Маленький стол на кривых ножках из старого пиренейского дуба, огромный шкаф орехового дерева с резными филенками (такие шкафы в крестьянских семьях переходили по наследству от матери к дочери, и в них обычно хранили весь домашний скарб), четыре-пять деревянных стульев да пара скамеечек – вот и вся обстановка.
Кроме того, над столиком приладили несколько полок с книгами по медицине, а над полками висело распятие из черного дерева с изящной фигуркой Христа из слоновой кости.
Распятие было подарком от одной благородной дамы, настоятельницы женского монастыря в Бом-ле-Дам, – когда-то она серьезно занедужила, Пьер Прост пользовал ее и в конце концов избавил от болезни.
Корни деревьев, сваленные кучей в топке камина, медленно тлели, не давая пламени угаснуть.

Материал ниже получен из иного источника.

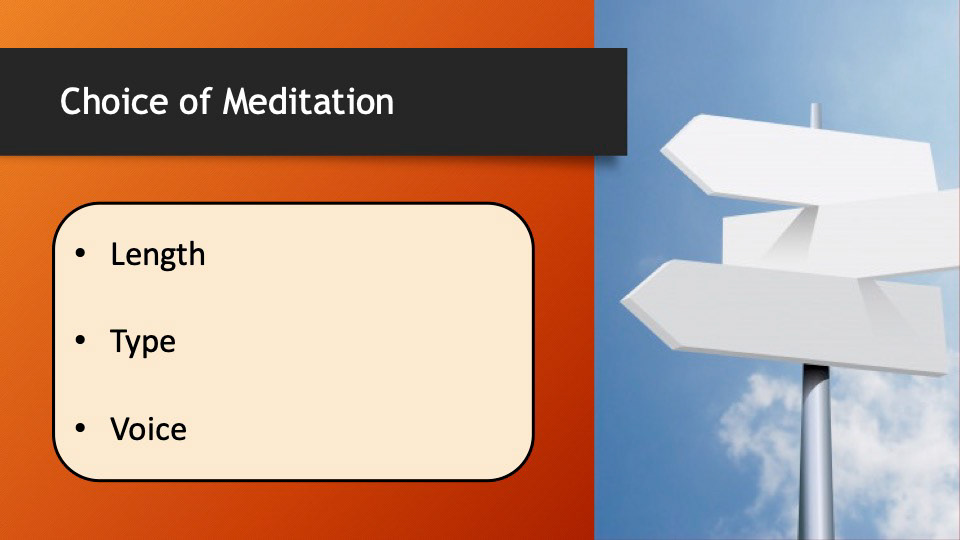 Choice of Meditation

• Length

• Type

• Voice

Итак, напомним, было одиннадцать часов вечера – под ударами громадных крыльев снежной бури дом сотрясался и трещал, едва удерживаясь на пошатнувшемся основании. Один ставень, распахнувшись настежь от порыва ветра и едва не сорвавшись с петель, то и дело яростно бился о наружную стену, точно снаряд, выпущенный из катапульты.

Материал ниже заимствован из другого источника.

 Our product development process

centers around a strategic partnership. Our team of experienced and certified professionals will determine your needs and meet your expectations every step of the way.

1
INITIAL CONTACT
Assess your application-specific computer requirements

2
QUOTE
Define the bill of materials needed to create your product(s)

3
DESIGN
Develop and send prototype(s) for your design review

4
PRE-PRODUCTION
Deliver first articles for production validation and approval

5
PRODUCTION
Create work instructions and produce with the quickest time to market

Пьер Прост, примостившийся на коленях возле колыбельки, выглядел бледнее, чем в день похорон, когда он шел на кладбище за гробом с безжизненным телом своей Тьеннетты, и даже не слышал оглушительного рева бури, вселявшего ужас в сердца добрых селян Лонгшомуа и внушавшего им, простодушным, суеверным людям, что конец света уже не за горами.

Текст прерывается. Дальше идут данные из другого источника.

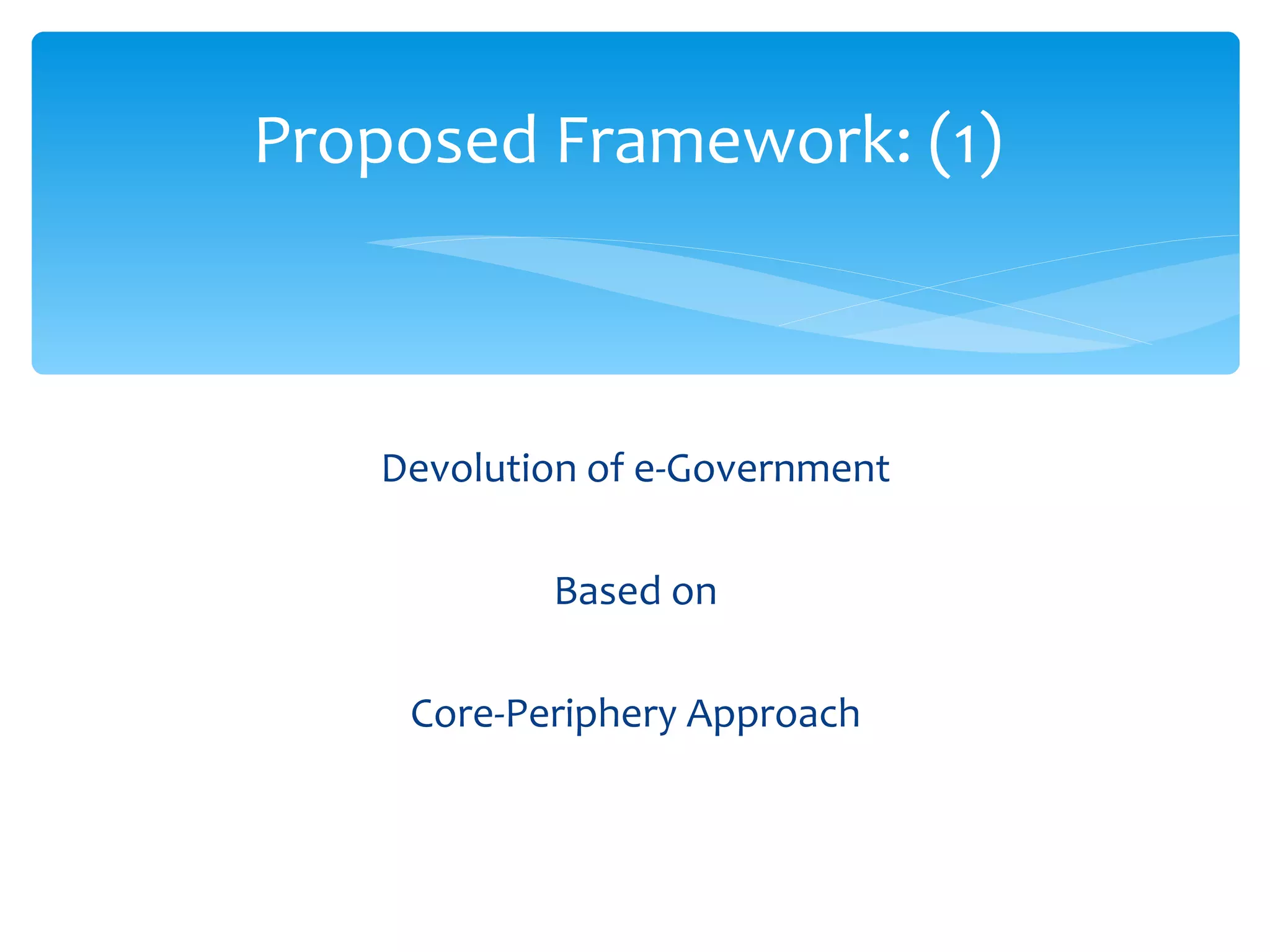 Proposed Framework: (1)

Devolution of e-Government

Based on

Core-Periphery Approach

Склонясь над синюшным, искаженным личиком бедной малютки, врач снова ощутил прилив боли, разбередивший его старые и без того саднящие раны: ибо видел, какую жестокую борьбу жизнь и смерть ведут в хрупком тельце его дочурки. Пьер Прост хорошо понимал, что в этой роковой схватке, где смерть явно побеждает, любые его старания тщетны, любая помощь бесполезна.
Да, малютка обречена! Малютка должна умереть! И могила, недавно принявшая мать, вот-вот разверзнется снова и поглотит дочь! Чтобы ее спасти, чтобы продлить ей жизнь хотя бы на час, понадобилось бы чудо Божье – сродни воскресению!
Пьер Прост не просто верил – он был ревностным христианином; и тем не менее он даже не помышлял о том, чтобы просить Господа о чуде, которое только и могло спасти его дочурку.
В приступе отчаяния, которое душило его, и глубочайшей тоски, терзавшей его, он четко осознавал, что, о чем бы он ни попросил Бога, навряд ли то будет исполнено. Нет, он не поносил и не проклинал руку, нанесшую ему столь безжалостный удар; он не мог ни плакать, ни молиться – он упивался болью даже с необъяснимым горестным наслаждением.
С каждой минутой малютка приближалась к последней черте, за которой не было возврата. От судорожных хрипов исстрадавшаяся маленькая грудь резко вздымалась, губы вконец побелели, личико размякло, будто растаяло, точно восковая маска, поднесенная к жаркому огню, а тельце сковывал холод… смерть приближалась!..
Пьер Прост ясно видел это. Чувствовал отцовским сердцем. Понимал умом ученого врача. Он считал мгновения и удивлялся, как это немощное, едва развившееся тельце так долго сопротивляется страданиям.
Прошло еще несколько минут, и вот ротик малютки чуть приоткрылся для крика – который так и не прозвучал. Ее тельце скорчилось, точно хрупкая веточка, брошенная в пылающий костер, – хрип захлебнулся, всякое движение прекратилось…
Смерть пришла!..
Пьер Прост надолго припал губами к смолкнувшим, похолодевшим устам мертвой малютки, а затем пал ниц, уткнувшись лицом в пол, и, не смевший молить Бога, чтобы он спас жизнь его кровинке, принялся с жаром просить, чтобы он соединил ее с Тьеннеттой.